More than 1,700 adults with biopsy-confirmed MASH and moderate to advanced liver fibrosis are taking part in MAESTRO-NASH, taking daily doses of Rezdiffra (either 80 or 100 mg) or a placebo. The two main goals are to assess the proportion of participants with less fibrosis, but no increased disease activity, and the proportion with lower disease activity without fibrosis worsening after a year. The investigators are evaluating disease activity using the nonalcoholic fatty liver disease (NAFLD) activity score (NAS), where lower NAS indicates less activity.
An interim data analysis of 966 participants who completed a year of treatment showed significantly more people in the Rezdiffra groups achieved these outcomes relative to those on placebo. About a quarter of both Rezdiffra groups saw fibrosis lessening without increases in NAS over 14.2% in the placebo group.
Similarly, 25.9% of the 80 mg Rezdiffra group and 29.9% of the 100 mg group had at least a 2-point decrease in NAS without fibrosis worsening. This was significantly more than the 9.7% of those on the placebo who reached this goal.
Rezdiffra also reduced markers of fibrosis, stiffness, and fat content in the liver compared with the placebo.
Temporary diarrhea and nausea were more common in the Rezdiffra groups at the start of treatment. These dropped off over time, however. Rates of serious adverse events were similar across the Rezdiffra and placebo groups.
Approval hailed as ‘transformational moment’

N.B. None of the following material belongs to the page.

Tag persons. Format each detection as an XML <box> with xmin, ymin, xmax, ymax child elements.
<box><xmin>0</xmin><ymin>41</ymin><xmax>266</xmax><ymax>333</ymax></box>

Because Rezdiffra trials have included many European participants, clinicians in EU countries have experience with the medication, which is already included in European MASH treatment guidelines, according to Frank Tacke, MD, PhD, chairman of hepatology and gastroenterology at the Charité-Universitätsmedizin in Berlin, Germany.
“The approval of Rezdiffra is a transformational moment for the European MASH community and I’m looking forward to offering this important new treatment option to my patients with moderate to advanced fibrosis,” Tacke said.
MAESTRO-NASH participants will undergo a liver biopsy after about four years. Should the results confirm Rezdiffra’s benefits at one year, Madrigal plans to use those findings to support a full approval.
The company is also sponsoring MAESTRO-NASH-OUTCOMES (NCT05500222), another Phase 3 trial that’s testing Rezdiffra in about 700 people with MASH and cirrhosis who still have adequate liver function. If it reduces the risk of death, liver transplant, and other serious clinical events in this population, the company intends to use the data to expand the label.